On the other hand, is it a crime to flee your home when it is being bombed? When narcotics gangs rule the streets? When your spouse and children could be senselessly slaughtered.

Unfortunately, there are some who pounce on the opportunity to use these situations to their advantage; to further their own agendas; to gain more power; to bend people to their will. They’re easy to spot–their the ones who stoke the fear in people, but many people prefer not to see, but to be blind.

If more of us were brave, we’d still feel fears–justified, unjustified, real, or imagined–and still make decisions based on what is right rather than out of fear. If more of us had a solid moral compass, we could do this. Unfortunately, it’s much easier to not be brave and not worry about what is truly right or wrong but to choose what’s best for ourselves at a particular moment.

If you don’t study history, you may not know the whole story, but there once was a brilliant American general who based his decisions on what was best for him in the moment. You may not know the entire story of how he took Richmond–but you probably know the name–General Benedict Arnold. The troops he led were British, fighting against the Americans.

Law Is Not Justice

The author Anatole France said in 1894, “In its majestic equality, the law forbids rich and poor alike to sleep under bridges, beg in the streets, and steal loaves of bread.” 

Our legal system has nothing to do with justice, it is merely a mechanism for settling disputes. Idealists would like to believe that the law is there to ensure fairness, which is romantic, but totally unrealistic. Any system that human beings devise can–and will–be gamed. Somebody, or worse, many  somebodies will figure out how to make the system work in their favour at the expense of others. These people are very competitive and see every situation as one in which one side wins and the other loses.

Take patents, for example; the original idea for patents was to give inventors an incentive–exclusive rights for a finite period of time (originally not to exceed 14 years, but now allegedly 20 years). After the patent expired, the patent holder no longer had exclusive rights and others could produce the same product without having to pay royalties to the patent owner. Prices were then expected to come down, more options become available, and everybody wins, right?

Let the games begin!

Notice that I did not mention the inventor, who may not even be a player.  Some companies claim the patents for anything their employees produce, which, incidentally acts as a disincentive for the employee to produce.

There are companies that exist primarily (or even solely) for the purpose of taking over other companies strictly to get patents. Once the buyer has the patent rights, the purchased company can be dismantled or discarded.

Drug companies are famous for taking an existing drug, whose patent is ready to expire, and making a minor reformulation so that a new patent can be granted. It’s the pharmaceutical equivalent of painting last year’s car a new color and saying it’s a whole new product, which deserves a new patent. This resets the 20 year clock and is followed, in many cases, by the patent holder raising the price by a couple thousand percent, especially if there are no alternative products.

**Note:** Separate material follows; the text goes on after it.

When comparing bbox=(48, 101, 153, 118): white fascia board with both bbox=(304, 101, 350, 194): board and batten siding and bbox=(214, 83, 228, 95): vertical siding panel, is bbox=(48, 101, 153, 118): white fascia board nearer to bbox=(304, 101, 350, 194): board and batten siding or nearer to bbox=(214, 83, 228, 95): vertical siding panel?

Instead of rewarding the inventor and making new inventions available for the general good of the population, patent law–like most law–has become a mechanism for certain individuals to obtain unfair profits at the expense of everyone else.

In corrupt countries in which a small group of people control the production and distribution of drugs (e.g., cocaine, opium, etc.) these warlords or drug cartel bosses becomes rich and powerful because others have become addicted and cannot live without the drugs. In a corrupt society, these people are referred to as “the elites.”

In democratic societies, in which corporations control the production and distribution of drugs (e.g., injectable epinephrine to prevent death from allergic reactions) major stockholders and executives become rich and powerful because people with certain medical conditions cannot live without those drugs. In a democratic society, these people are referred to as “the elites.”

Elites don’t have to be evil, but we’ll discuss the role of the elites later.